On 20 October 2020 the anti-money laundering regulator AUSTRAC accused Crown Resorts of failing to act on suspicious transactions that its Melbourne casino knew were linked to potentially criminal junket operators. It’s unclear what specific penalties or restrictions AUSTRAC will levy on Crown Resorts, which has just made Victoria and NSW regulators more upset.
More recently on 4 November 2020 the AFR reported that the counsel assisting had delivered a recommendation that Crown Resorts was not suitable to hold an NSW gambling license. We knew that the NSW commission was likely to hit the company with some severe consequences, but we didn’t think it would go so far as to force the sale of Sydney’s Barangaroo casino to another operator. While the final decision lies with the NSW Independent Liquor and Gaming Authority, the recommendation of the counsel assisting has in the past held considerable weight.
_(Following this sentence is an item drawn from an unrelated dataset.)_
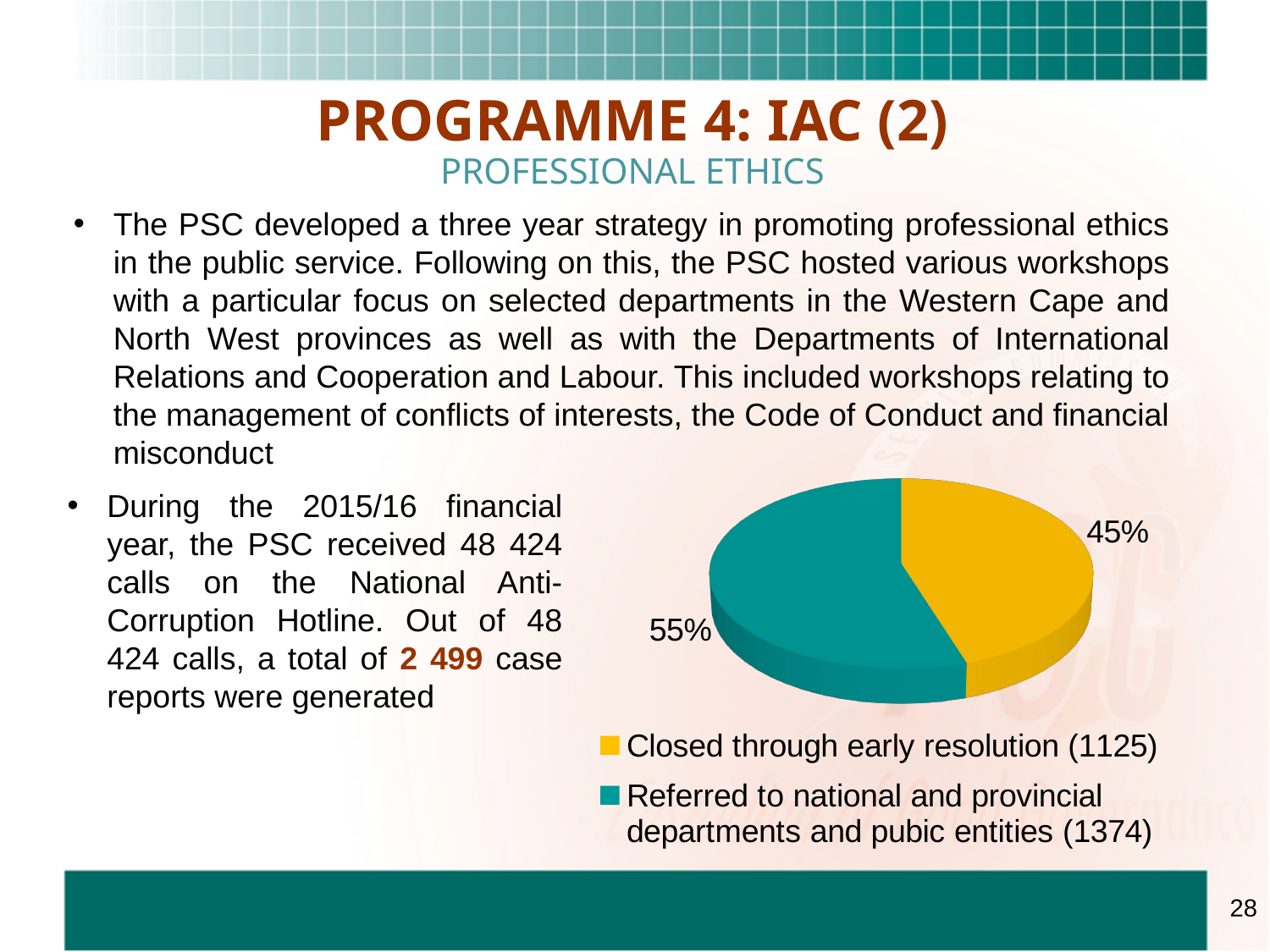
What colour is the 'Referred to national and provincial departments and pubic entities' slice? teal Which is larger: the share closed through early resolution or the share referred to national and provincial departments and public entities? Referred to national and provincial departments and pubic entities How many entries does the legend list? 2 What kind of chart is shown on the slide? pie chart How many slices does the pie chart have? 2 Which slice of the pie is the largest? Referred to national and provincial departments and pubic entities What colour is the 'Closed through early resolution' slice? yellow What is the difference in percentage points between the two slices of the pie? 10 What percentage of the pie is 'Referred to national and provincial departments and pubic entities'? 55% Is the share for 'Closed through early resolution' greater or less than 50%? less Which slice of the pie is the smallest? Closed through early resolution What percentage of the pie is 'Closed through early resolution'? 45%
We believe these new developments are pushing the base case scenario closer to a delay in the casino’s opening. Meanwhile, our opinion is a forfeiture of Crown Resorts NSW licence has gone from “out of the question” to the worst-case scenario. While we certainly believed the market had not adequately priced in the risk of the NSW and Victoria investigations, we strongly believe the market has certainly not priced in the possibility of Crown Resorts losing its NSW casino license.
Since these two new risks have appeared, the situation has become a lot worse for the company, not better. Even with the pull back in Crown Resorts’ stock since our initial publication we still have held our two-star rating, but now its stronger than ever.